To get the list of workloads in the table view, use the Table View icon. Clicking on Deployment Status Ready workload shows the current state of the workload by cluster
To have the managed prometheus addon scrape pod metrics, add the following annotations to the pods with these parameters
metadata: annotations: prometheus.io/scrape: "true" prometheus.io/path: /metrics prometheus.io/port: "8080" spec:
Adjust the prometheus.io/path based on the URL from where the pod serves metrics. Set prometheus.io/port to the port from where the pod serves metrics. The values for prometheus.io/scrape and prometheus.io/port must be enclosed within double quotes
The collected metrics in Prometheus will be retained for 3 hours
If there are application related issues during deployment, both the application developer and/or the operations user will require RBAC secure facilities to remotely debug. Built in "secure, interactive capabilities" are provided to help streamline the debugging and troubleshooting process.
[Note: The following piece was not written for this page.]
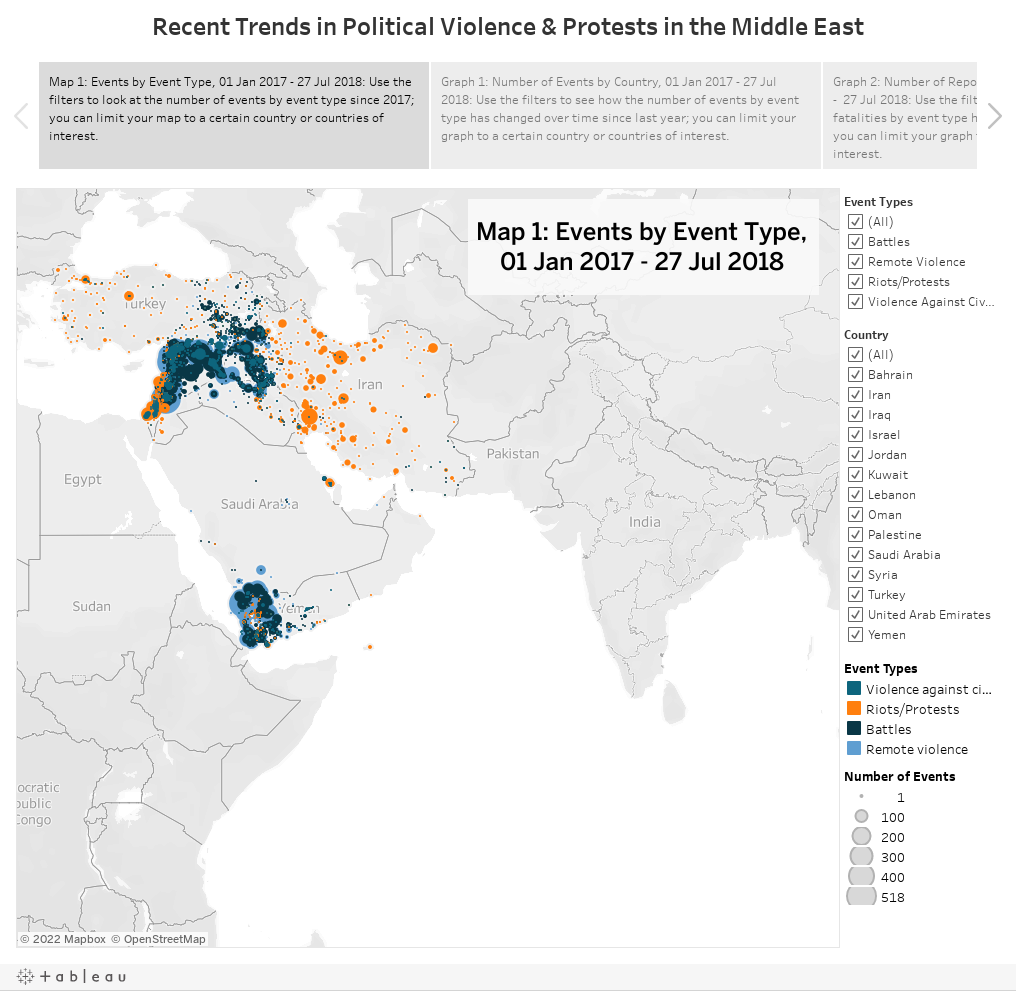 Recent Trends in Political Violence & Protests in the Middle East
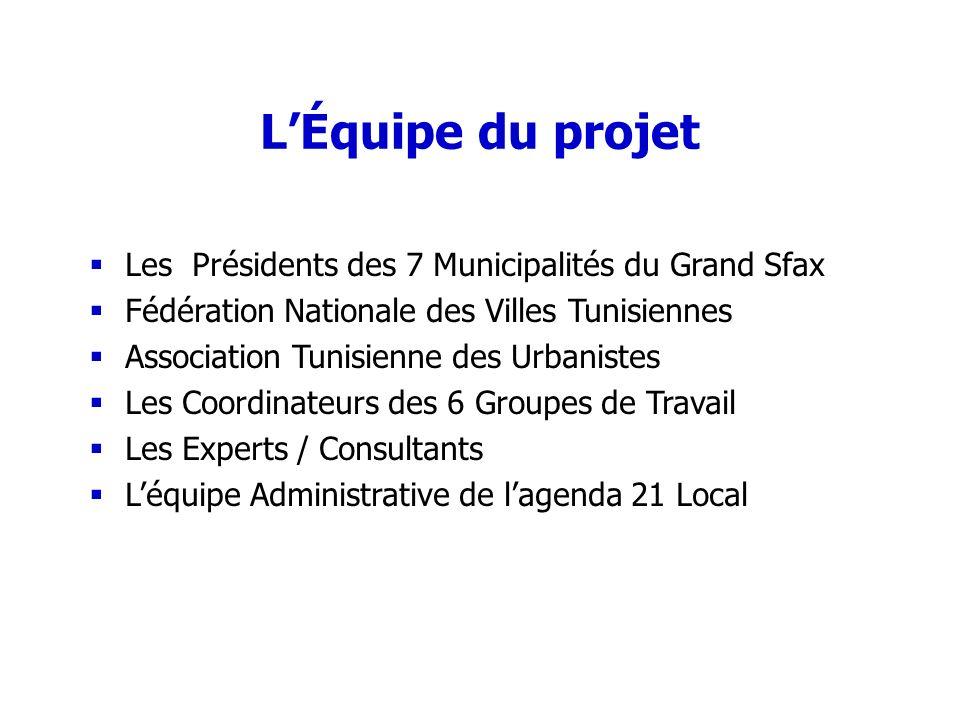 LÉquipe du projet Les Présidents des 7 Municipalités du Grand Sfax Fédération Nationale des Villes Tunisiennes Association Tunisienne des Urbanistes L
- Navigate to the Workload publish screen
- Click Debug to view the deployed Workload, Age (time in minutes since the deployment is complete), Message, Namespace, Reason, Type, Involved Object, Source, and Count
- Use the gear icon to show/hide the required columns
For more information on Debug, refer Debug
Developers that are responsible for a microservice or just the workload will not be provided. This persona is typically provisioned with a "Project Admin" role OR a "Project Read Only" role (in production environments).
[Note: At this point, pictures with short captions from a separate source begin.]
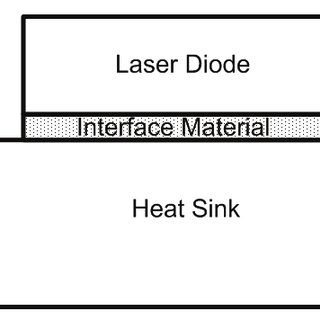(PDF) Advances in High Power Laser Diode Packaging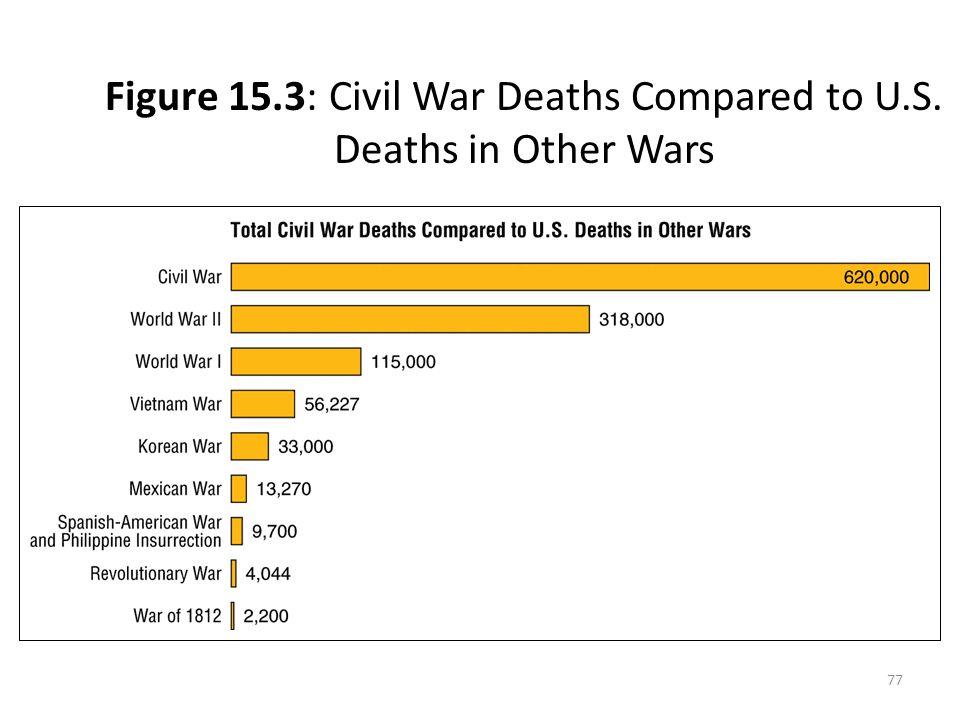 77 Figure 15.3: Civil War Deaths Compared to U.S. Deaths in Other Wars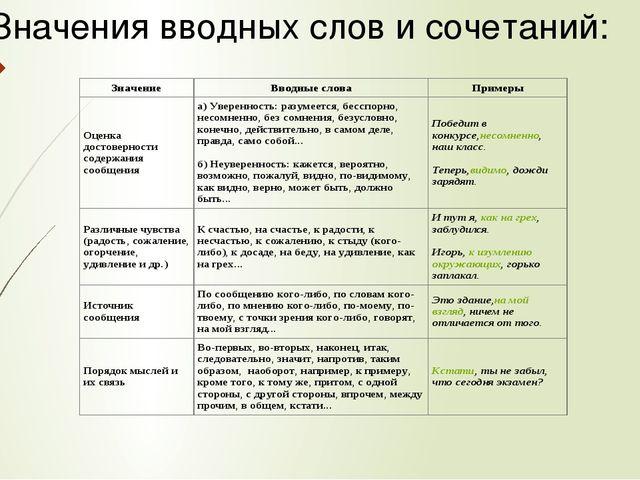 Значения вводных слов и сочетаний: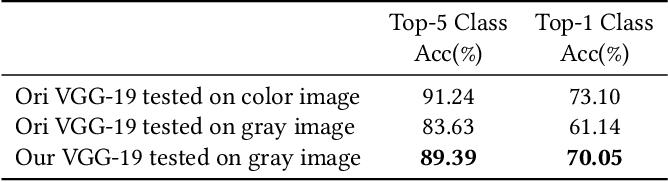 Figure 2 for Deep Exemplar-based Colorization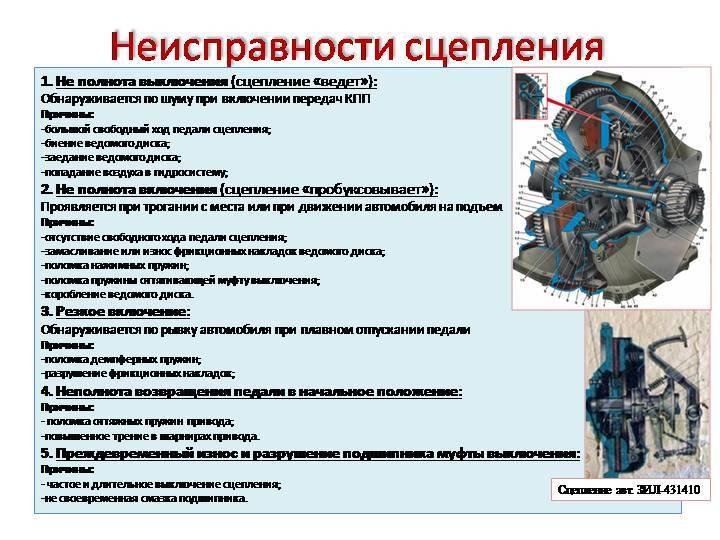 Сцепление: устройство, принцип работы, проверка, ремонт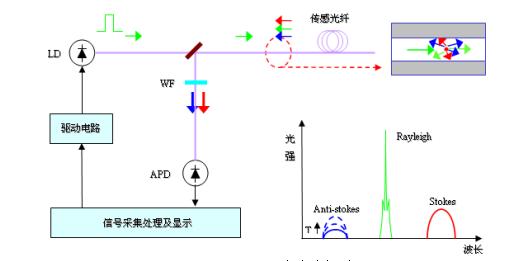 分布式光纤线型感温火灾探测器工作原理图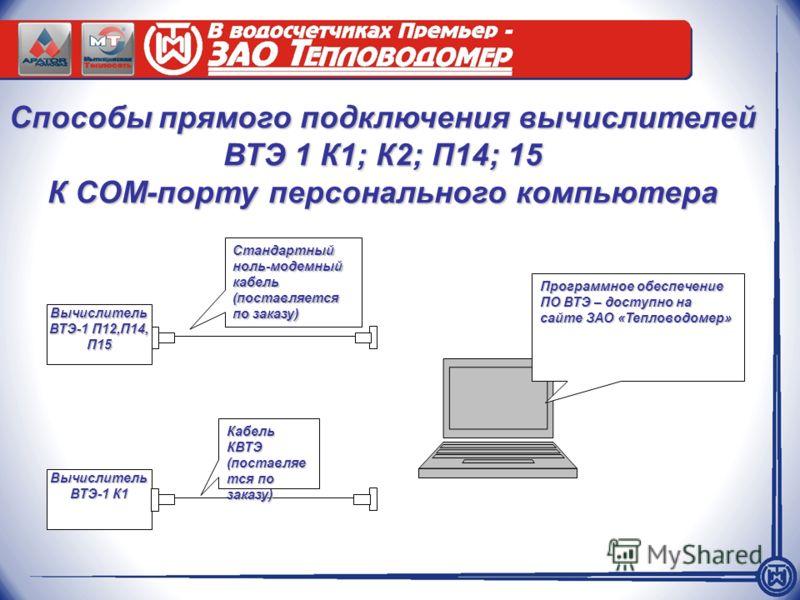 Способы прямого подключения вычислителей ВТЭ 1 К1; К2; П14; 15 К СОМ-порту персонального компьютера Стандартный ноль-модемный кабель (поставляется по заказу) Вычислитель ВТЭ-1 П12,П14, П15 Вычислитель ВТЭ-1 К1 КабельКВТЭ (поставляе тся по заказу) Про
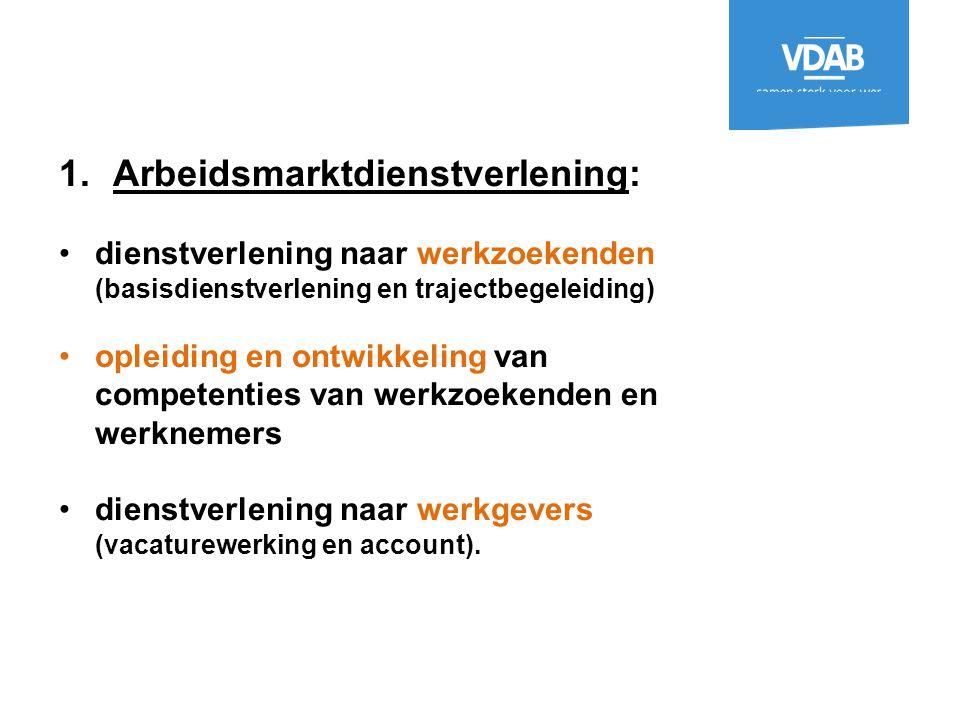 Arbeidsmarktdienstverlening:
- Navigate to the workload's publish screen or from the main workload list page, click on options
- Click on Debug
This will take the user to the "main debug page"
- For multi cluster deployments, select the cluster from the drop-down on the left
- A live channel is established to the remote cluster based on the zero trust control channel
Click on "KubeCTL" to launch a browser based Zero Trust KubeCTL shell. Note the KubeCTL operations this user can perform is access controlled and secured using the configured ROLE. All actions performed by the user are audited for compliance.
Click on "Show Events" to view the K8s events associated with the workload's resources.
Logs and Shell
Click on "Launch" under Logs & Shell to establish a "live, interactive" debug channel to the pod on the remote cluster.
This persona is generally an "Infrastructure Administrator" with privileged access to the Kubernetes Cluster.
Infrastructure admins are provided a bird's eye view of all workloads and their status on Kubernetes clusters. Click on the "Workloads" link on the cluster card.
In the example below, you can see the deployment status of our "apache-helm3" workload
K8s Resources By Workload
Infrastructure admins can view details about the K8s resources for a given workload on a cluster.
- Click on the Cluster Dashboard
- Click on Resources
- Select "Workloads" for "View By"
- Select the "workload name"
In the example below, you can view the details of all the K8s resources for our workload.
By Helm Release
- Click on the Cluster Dashboard
- Click on Resources
- Select "Helm Releases" for "View By"
In the example below, the Operations persona can see the Helm Chart's name, release, app version and other status information. If users have the Helm CLI configured to communicate with their cluster, they can use it to check status directly.
To unpublish the workload, click on the "unpublish button". The deployed resources on the remote clusters will be automatically removed.
If the remote cluster was offline when the unpublish operation was initiated, the Controller will send this instruction to the cluster when it reconnects.